Given data:
━━━━━━
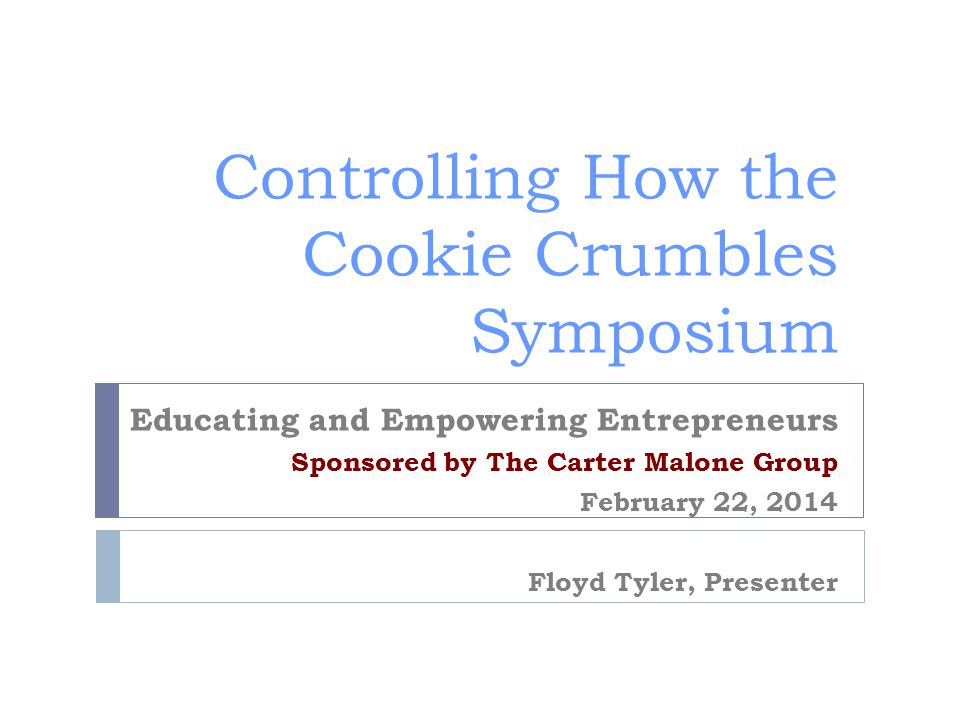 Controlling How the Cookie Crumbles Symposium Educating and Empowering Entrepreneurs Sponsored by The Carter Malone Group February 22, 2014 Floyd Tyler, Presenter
━━━━━━
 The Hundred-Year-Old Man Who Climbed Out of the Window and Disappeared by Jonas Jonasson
━━━━━━
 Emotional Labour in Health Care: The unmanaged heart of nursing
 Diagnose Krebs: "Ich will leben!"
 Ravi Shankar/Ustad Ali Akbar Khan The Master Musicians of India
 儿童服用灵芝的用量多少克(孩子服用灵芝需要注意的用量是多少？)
━━━━━━
Put the entries into a JSON list of strings with one string for each line, leaving out blank lines, starting with the line that contains "Emotional Labour in" and going on through the line that contains "儿童服用灵芝的用量多少克(孩子服用灵芝需要注意的用量是多少？)", including both of these lines.

Response to this exercise:
[
  " Emotional Labour in Health Care: The unmanaged heart of nursing",
  " Diagnose Krebs: \"Ich will leben!\"",
  " Ravi Shankar/Ustad Ali Akbar Khan The Master Musicians of India",
  " 儿童服用灵芝的用量多少克(孩子服用灵芝需要注意的用量是多少？)"
]